Von Peter Sonnenberg. Erstellt am 21. Februar 2018 (02:06)
APA/Helmut Fohringer
Musste olympisches Lehrgeld bezahlen. Lukas Pachner schied im Snow- boardcross früh aus.

Nicht ganz nach Wunsch verlief der erste Olympiaauftritt des Großrußbachers Lukas Pachner. Am vergangenen Donnerstag nahm er den Snowboardcross-Bewerb in Angriff, schied aber bereits im Achtelfinale aus.

Er war nach seinem Ausscheiden dementsprechend frustriert, mit der Strecke konnte sich der 26-Jährige nämlich überhaupt nicht anfreunden: „Ich hatte von Beginn an zu kämpfen mit diesem Kurs. Heute hat es überhaupt nicht hingehaut.“

Noch einmal die Qualifikation für Winterspiele anzustreben, schließt der Weinviertler aber nicht aus. „Wenn es gut läuft, warum nicht?“ Am mangelnden Daumendrücken kann es nicht gelegen haben, wie Großrußbachs Bürgermeister Josef Zimmermann berichtet: „Wir haben in der Nacht live mitgefiebert, waren so 30 bis 40 Leute von Lukas’ Fanklub, die gemeinsam geschaut haben. Das war schon eine gute Stimmung.“

APA/Helmut Fohringer

Teamkollege Schairer nach Sturz im Krankenhaus

Am Freitag besuchte Pachner dann übrigens mit seinen Teamkollegen auch den schwer gestürzten Markus Schairer (Anm.: Er zog sich einen Bruch des fünften Halswirbels zu) im Krankenhaus. „Da halten wir
zusammen, das war Ehrensache“, so Pachner, der danach noch ein wenig Olympialuft schnuppern konnte, ehe es am Wochenende wieder zurück in die Heimat ging.

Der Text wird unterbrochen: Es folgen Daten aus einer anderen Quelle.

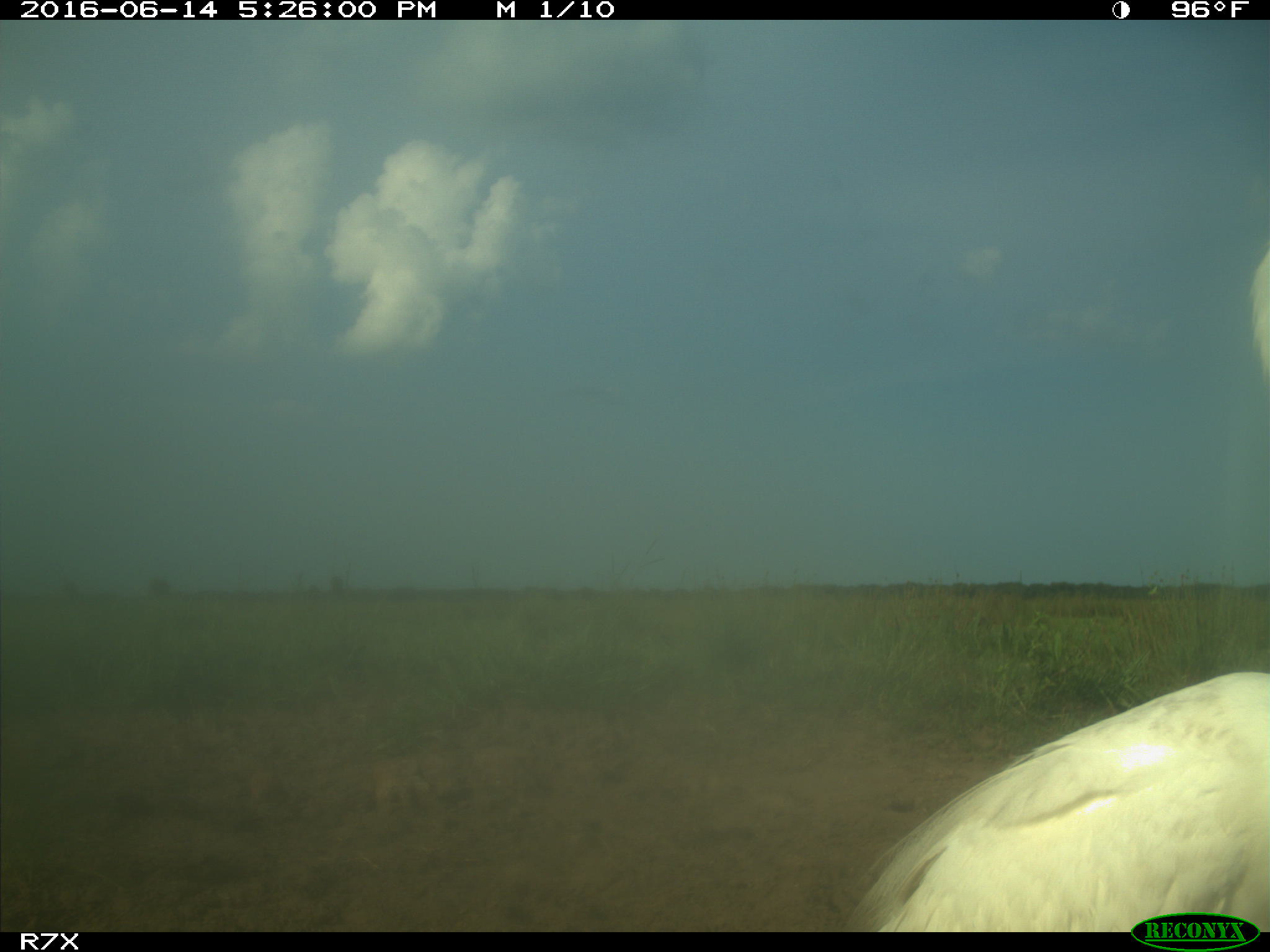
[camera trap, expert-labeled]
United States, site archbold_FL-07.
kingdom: Animalia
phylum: Chordata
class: Aves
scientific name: Aves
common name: birds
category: unidentified bird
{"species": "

Wie geht es jetzt weiter? Anfang März findet im spanischen La Molina der nächste Weltcup Bewerb statt.

Zur Person

Lukas Pachner wurde am 5. Dezember 1991 in Wien geboren und kommt aus Großrußbach. Er ging in Harmannsdorf und Wien in die Schule, startet für die Sportunion Kaltenleutgeben und ist seit 2015 im ÖSV-Kader.